Time magazine reviewed the concert in its next issue. This is quotation is typical: “Now Paul Simon knows what it must have felt like to be Art Garfunkel.”
I had to read that one twice. What the hell were they talking about? What concert did they go to? It makes you wonder … is there anything Dylan could have done that would have been bad enough for them to notice? If he had projectile vomited for an encore would they say, “He was singing from the gut”? Probably.
It makes you long for some future review which will begin “After a string of late career masterpieces, it seemed that Bob Dylan could do no wrong…”
When that axe falls, its going to fall hard.
And I for one will be cheering.
The problem is, these cycles don’t just operate in the realm of the arts. They’ve taken over politics, also. The press decides that Gore was a pompous blow-hard or that Kerry was an effete rich boy; they decide that Bush was a down-home brush-clearing ‘war time president’ … and just follow those absurd irrational narratives over the cliff. So often since 2000, I’ve wondered, what would Bush have to do to turn these people against him? Brag about being owned by big business? Nah. Turn his energy policy over to the energy companies? Whatever. Sanction torture? Nope. Lie us into war? Forget about it. Illegal wiretaps? Feh. How about, the worst attack on home soil in American history happening on his watch? Hey, that was all Clinton’s fault. It must be true: I saw it on TV.

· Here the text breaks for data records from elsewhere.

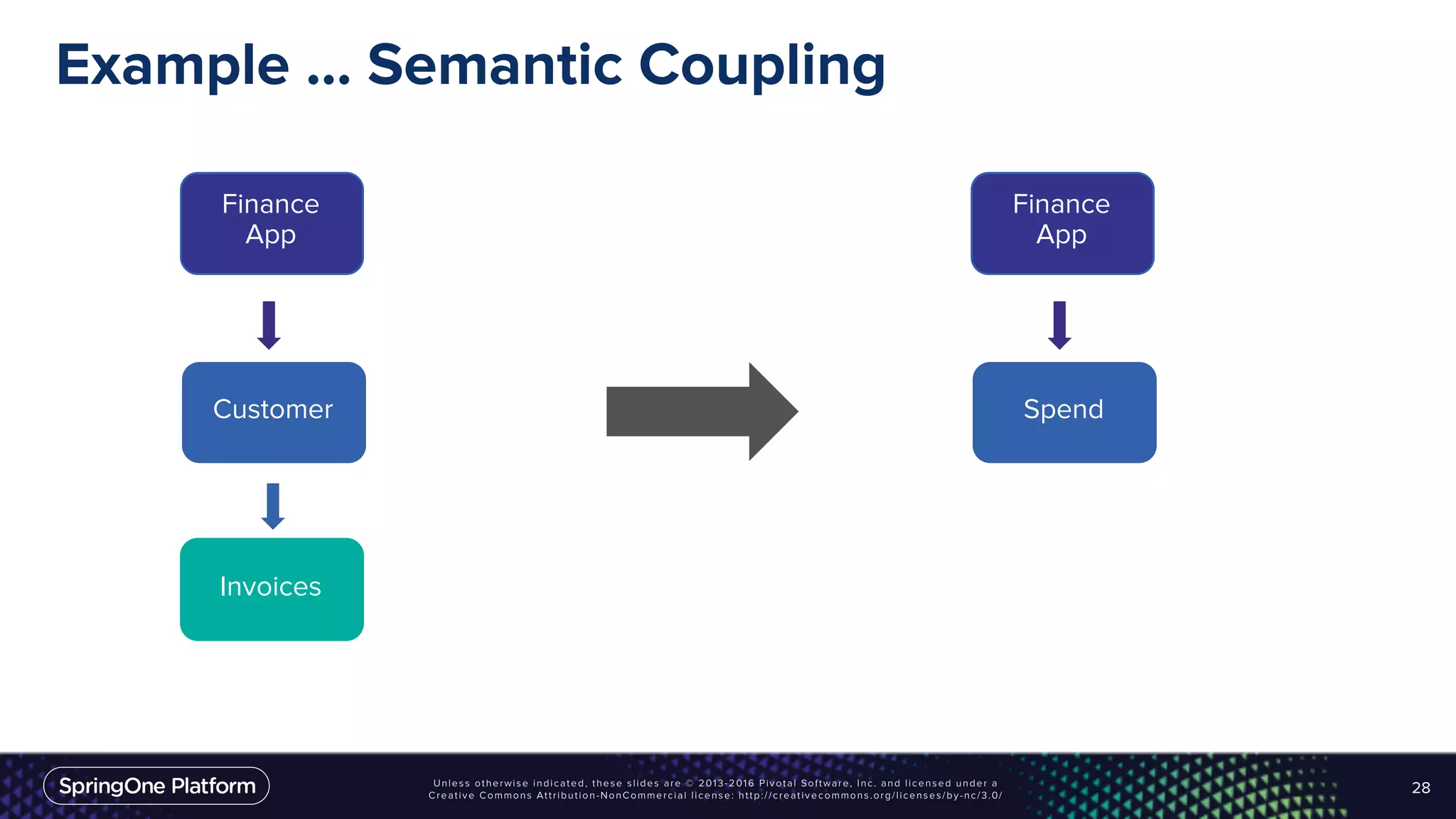 Example … Semantic Coupling

Finance App

Customer

Invoices

Finance App

Spend

SpringOne Platform

Unless otherwise indicated, these slides are © 2013-2016 Pivotal Software, Inc. and licensed under a Creative Commons Attribution-NonCommercial license: http://creativecommons.org/licenses/by-nc/3.0/

28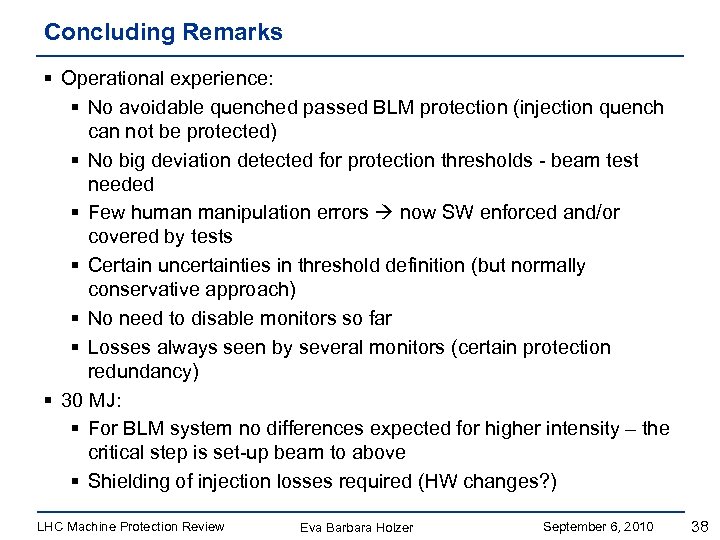 Concluding Remarks

▪ Operational experience:

▪ No avoidable quenched passed BLM protection (injection quench can not be protected)

▪ No big deviation detected for protection thresholds - beam test needed

▪ Few human manipulation errors → now SW enforced and/or covered by tests

▪ Certain uncertainties in threshold definition (but normally conservative approach)

▪ No need to disable monitors so far

▪ Losses always seen by several monitors (certain protection redundancy)

▪ 30 MJ:

▪ For BLM system no differences expected for higher intensity – the critical step is set-up beam to above

▪ Shielding of injection losses required (HW changes?)

LHC Machine Protection Review Eva Barbara Holzer September 6, 2010 38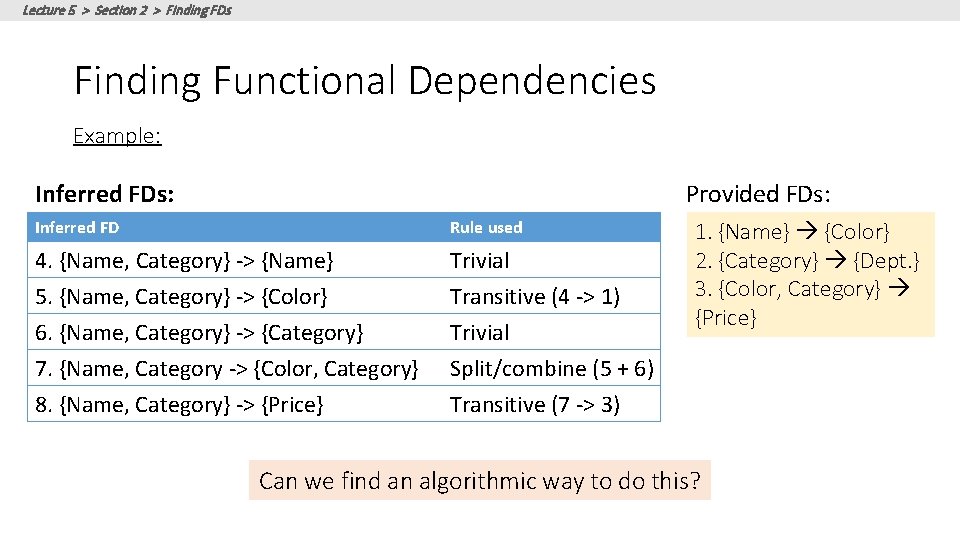 Lecture 5 > Section 2 > Finding FDs

Finding Functional Dependencies

Example:

Inferred FDs:

| Inferred FD | Rule used |
|---|---|
| 4. {Name, Category} -> {Name} | Trivial |
| 5. {Name, Category} -> {Color} | Transitive (4 -> 1) |
| 6. {Name, Category} -> {Category} | Trivial |
| 7. {Name, Category -> {Color, Category} | Split/combine (5 + 6) |
| 8. {Name, Category} -> {Price} | Transitive (7 -> 3) |

Provided FDs:

1. {Name} → {Color}
2. {Category} → {Dept.}
3. {Color, Category} → {Price}

Can we find an algorithmic way to do this?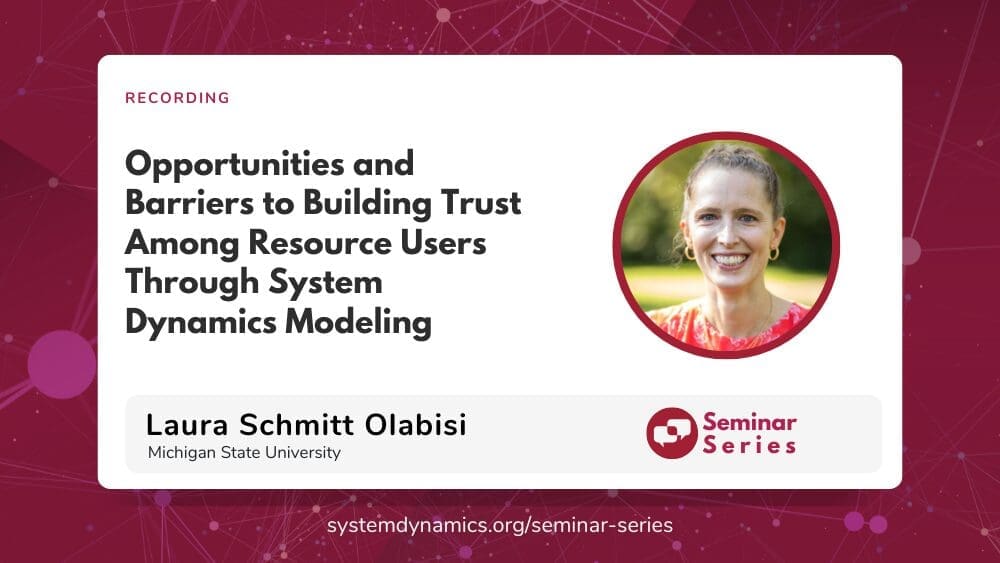 RECORDING

Opportunities and Barriers to Building Trust Among Resource Users Through System Dynamics Modeling

Laura Schmitt Olabisi
Michigan State University

Seminar Series

systemdynamics.org/seminar-series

Opinions on Bush are slowly cycling around now. The mid-term elections helped. But it’s too little and too late. He can still do a lot of damage. If he manages to sneak in another Supreme Court appointment, or cripple Social Security, or get another few thousand soldiers killed in Iraq, the press who gave him a free ride for six years are going to have to take their share of the blame. But somehow I doubt they will. Like a bully who can never apologize except by being unusually nice for a few days after an ugly incident, they'll probably just wind up over-praising a Democrat. It's already happening, actually.
These are good days to be Barack Obama.